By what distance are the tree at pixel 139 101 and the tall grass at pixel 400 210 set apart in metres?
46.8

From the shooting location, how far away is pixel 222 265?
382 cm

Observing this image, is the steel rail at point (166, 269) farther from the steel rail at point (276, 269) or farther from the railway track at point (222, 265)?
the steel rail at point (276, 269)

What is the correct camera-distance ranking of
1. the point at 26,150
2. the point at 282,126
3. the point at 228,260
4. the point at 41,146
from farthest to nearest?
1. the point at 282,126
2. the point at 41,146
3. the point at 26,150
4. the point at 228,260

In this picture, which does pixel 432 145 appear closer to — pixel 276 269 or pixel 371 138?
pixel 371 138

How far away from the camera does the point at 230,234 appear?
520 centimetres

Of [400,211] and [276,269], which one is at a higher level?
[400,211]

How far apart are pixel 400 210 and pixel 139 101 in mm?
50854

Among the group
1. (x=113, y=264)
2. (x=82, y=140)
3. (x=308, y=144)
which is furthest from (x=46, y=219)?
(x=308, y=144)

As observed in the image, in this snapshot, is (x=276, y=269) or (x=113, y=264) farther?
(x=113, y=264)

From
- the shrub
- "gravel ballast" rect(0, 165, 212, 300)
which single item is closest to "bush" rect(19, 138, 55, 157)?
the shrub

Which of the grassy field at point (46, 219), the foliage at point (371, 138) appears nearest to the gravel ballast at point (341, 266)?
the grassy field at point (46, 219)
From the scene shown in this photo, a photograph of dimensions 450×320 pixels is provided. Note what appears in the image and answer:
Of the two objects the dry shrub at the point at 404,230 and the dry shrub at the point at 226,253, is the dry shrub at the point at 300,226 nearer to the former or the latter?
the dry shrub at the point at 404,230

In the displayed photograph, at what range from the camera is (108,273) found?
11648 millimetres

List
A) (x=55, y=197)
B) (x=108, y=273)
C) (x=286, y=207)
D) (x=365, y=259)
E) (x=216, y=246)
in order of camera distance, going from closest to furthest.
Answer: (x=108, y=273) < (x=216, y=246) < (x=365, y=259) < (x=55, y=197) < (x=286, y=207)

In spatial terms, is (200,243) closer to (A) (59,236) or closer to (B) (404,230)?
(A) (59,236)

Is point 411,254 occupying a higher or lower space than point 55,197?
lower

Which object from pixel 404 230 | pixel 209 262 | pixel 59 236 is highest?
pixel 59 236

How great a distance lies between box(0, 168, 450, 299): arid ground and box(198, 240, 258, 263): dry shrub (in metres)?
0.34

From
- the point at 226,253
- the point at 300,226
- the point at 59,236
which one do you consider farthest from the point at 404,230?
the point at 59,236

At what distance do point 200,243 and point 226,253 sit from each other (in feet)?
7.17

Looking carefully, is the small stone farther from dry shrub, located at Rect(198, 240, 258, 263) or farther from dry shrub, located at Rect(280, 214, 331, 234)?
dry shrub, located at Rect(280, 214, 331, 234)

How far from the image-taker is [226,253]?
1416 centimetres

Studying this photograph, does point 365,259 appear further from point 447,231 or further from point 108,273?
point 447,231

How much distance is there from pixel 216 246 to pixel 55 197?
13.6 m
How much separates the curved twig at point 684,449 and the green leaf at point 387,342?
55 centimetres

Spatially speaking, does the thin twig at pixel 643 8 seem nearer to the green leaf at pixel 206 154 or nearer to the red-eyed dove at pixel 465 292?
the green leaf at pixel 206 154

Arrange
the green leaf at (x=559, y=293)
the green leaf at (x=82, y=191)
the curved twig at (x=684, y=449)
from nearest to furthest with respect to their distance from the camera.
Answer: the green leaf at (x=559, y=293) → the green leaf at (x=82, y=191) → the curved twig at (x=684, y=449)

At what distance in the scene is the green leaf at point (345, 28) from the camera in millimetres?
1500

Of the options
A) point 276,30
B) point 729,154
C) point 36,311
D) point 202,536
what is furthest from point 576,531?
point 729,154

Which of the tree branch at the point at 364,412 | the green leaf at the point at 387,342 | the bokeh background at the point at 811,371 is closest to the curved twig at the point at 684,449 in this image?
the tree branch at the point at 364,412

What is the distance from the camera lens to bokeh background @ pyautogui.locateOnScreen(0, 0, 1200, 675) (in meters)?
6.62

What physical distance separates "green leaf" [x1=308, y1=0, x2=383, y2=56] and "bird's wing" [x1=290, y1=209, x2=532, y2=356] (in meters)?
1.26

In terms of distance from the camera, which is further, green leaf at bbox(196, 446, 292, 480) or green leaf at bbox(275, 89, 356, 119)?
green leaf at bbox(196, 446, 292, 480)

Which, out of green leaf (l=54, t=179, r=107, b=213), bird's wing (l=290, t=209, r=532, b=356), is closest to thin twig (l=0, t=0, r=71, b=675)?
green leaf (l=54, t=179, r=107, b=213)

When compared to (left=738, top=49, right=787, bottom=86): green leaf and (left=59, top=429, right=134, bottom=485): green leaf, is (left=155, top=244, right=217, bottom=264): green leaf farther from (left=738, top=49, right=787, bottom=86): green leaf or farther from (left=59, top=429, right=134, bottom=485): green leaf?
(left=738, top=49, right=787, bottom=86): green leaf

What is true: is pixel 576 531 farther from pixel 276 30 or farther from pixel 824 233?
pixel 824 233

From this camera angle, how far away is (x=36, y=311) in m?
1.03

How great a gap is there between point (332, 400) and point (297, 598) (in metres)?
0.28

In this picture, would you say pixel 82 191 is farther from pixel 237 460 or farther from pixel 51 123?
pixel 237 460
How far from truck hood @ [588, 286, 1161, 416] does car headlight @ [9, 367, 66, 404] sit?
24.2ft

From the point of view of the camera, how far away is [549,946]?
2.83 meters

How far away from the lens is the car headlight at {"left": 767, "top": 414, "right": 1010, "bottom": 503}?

§ SHORT TASK: Write out exactly the lines starting with the one that holds "What is true: is" and running through the last line above.

§ FULL RESPONSE:
What is true: is pixel 576 531 farther from pixel 276 30 or farther from pixel 824 233?
pixel 824 233

From this camera angle, how far away is (x=36, y=311) in m?
1.03

How great a gap is there between point (332, 400) and point (297, 598) (in metres)?
0.28

In this picture, would you say pixel 82 191 is farther from pixel 237 460 or farther from pixel 51 123?
pixel 237 460
How far from truck hood @ [588, 286, 1161, 416] does car headlight @ [9, 367, 66, 404] sit?
24.2ft

From the point of view of the camera, how far away is [549,946]?
2.83 meters

How far away from the lens is the car headlight at {"left": 767, "top": 414, "right": 1010, "bottom": 503}?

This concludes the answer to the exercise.